New construction continues to bolster market despite headwinds

Housing shortage fuels new home sales in July

The new residential sector continued to outperform the resale market as new home sales rose 4.4% in July, according to newly released data by the Census Bureau.

The sales of new single-family homes were at a seasonally adjusted annualized rate (SAAR) of 714,000 in July, 4.4% above the downwardly revised reading of 684,000 units in June. The pace of new home sales was also up 31.5% from a year ago.

“Despite high mortgage rates and elevated pricing, new home sales have less competition from resales, allowing them to outperform due to the scarcity of available housing,” said Kelly Mangold, principal at RCLCO Real Estate Consulting. “Household formation continues to outpace new construction, which has continued to bolster the market despite the multitude of headwinds.”
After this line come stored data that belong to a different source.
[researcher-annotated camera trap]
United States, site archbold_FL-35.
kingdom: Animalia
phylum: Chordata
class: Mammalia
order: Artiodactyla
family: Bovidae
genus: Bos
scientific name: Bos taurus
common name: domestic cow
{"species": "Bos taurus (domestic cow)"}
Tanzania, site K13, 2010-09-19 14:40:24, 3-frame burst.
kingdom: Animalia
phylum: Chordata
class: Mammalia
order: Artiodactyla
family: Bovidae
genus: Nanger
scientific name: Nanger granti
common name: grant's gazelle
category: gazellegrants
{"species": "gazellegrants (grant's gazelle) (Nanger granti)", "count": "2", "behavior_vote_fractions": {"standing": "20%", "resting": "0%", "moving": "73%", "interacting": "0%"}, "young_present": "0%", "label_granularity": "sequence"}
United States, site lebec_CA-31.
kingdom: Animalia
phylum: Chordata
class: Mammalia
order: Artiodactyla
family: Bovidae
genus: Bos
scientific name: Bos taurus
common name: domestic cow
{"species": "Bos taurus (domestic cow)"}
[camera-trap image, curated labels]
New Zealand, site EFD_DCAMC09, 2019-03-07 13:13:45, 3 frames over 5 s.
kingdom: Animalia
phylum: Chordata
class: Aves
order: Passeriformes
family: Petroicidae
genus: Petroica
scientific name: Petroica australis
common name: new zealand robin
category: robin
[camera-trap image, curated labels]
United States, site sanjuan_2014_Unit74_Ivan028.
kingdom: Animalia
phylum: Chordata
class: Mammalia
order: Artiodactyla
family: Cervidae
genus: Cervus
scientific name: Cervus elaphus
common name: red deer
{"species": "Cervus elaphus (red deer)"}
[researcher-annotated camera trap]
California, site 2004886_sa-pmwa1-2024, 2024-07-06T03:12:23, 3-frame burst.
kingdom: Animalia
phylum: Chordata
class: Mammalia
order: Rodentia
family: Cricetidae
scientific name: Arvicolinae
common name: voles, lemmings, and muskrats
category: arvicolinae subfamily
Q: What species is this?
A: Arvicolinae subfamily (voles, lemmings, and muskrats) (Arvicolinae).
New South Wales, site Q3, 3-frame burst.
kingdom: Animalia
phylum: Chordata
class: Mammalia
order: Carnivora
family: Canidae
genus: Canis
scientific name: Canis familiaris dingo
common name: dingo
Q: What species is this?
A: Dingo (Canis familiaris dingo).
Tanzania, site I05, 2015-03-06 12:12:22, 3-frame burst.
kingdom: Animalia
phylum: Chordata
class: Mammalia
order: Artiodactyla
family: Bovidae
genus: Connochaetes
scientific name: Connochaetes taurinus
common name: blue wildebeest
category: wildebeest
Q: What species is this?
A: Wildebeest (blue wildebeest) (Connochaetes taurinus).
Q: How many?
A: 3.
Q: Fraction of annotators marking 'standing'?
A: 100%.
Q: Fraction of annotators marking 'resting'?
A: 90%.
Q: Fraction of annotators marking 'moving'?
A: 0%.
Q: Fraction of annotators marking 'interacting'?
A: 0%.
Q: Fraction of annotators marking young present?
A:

Read more: Housing starts surge despite mixed economic signals

While the months’ supply dropped modestly to 7.3 months, the estimated number of homes for sale jumped 11.3% to an all-time high of 108,000 – suggesting that housing starts could continue to increase over the coming months if strong demand persists. The number of completed homes for sale grew 8.7% to 75,000, the highest level since April 2020, according to the report.

“The July report was in line with our expectation for new home sales; however, given that mortgage rates have again risen above 7%, we believe the risk to new home sales is to the downside,” Fannie Mae chief economist Doug Duncan said. “Of course, this may be partially offset as a rise in completed inventories may lead builders to offer more generous concessions to bolster demand.”

New home prices posted significant declines in July due to builder incentive use and a shift towards building slightly smaller homes. The median sales price of new houses sold in July fell 9% annually to $436,700.

“New home sales will likely weaken in August as higher interest rates price out prospective buyers,” said Robert Dietz, chief economist of the National Association of Home Builders.

“Attractive offers, including mortgage buydowns, have allowed builders to decrease monthly payments to a level that works for buyers,” Mangold added.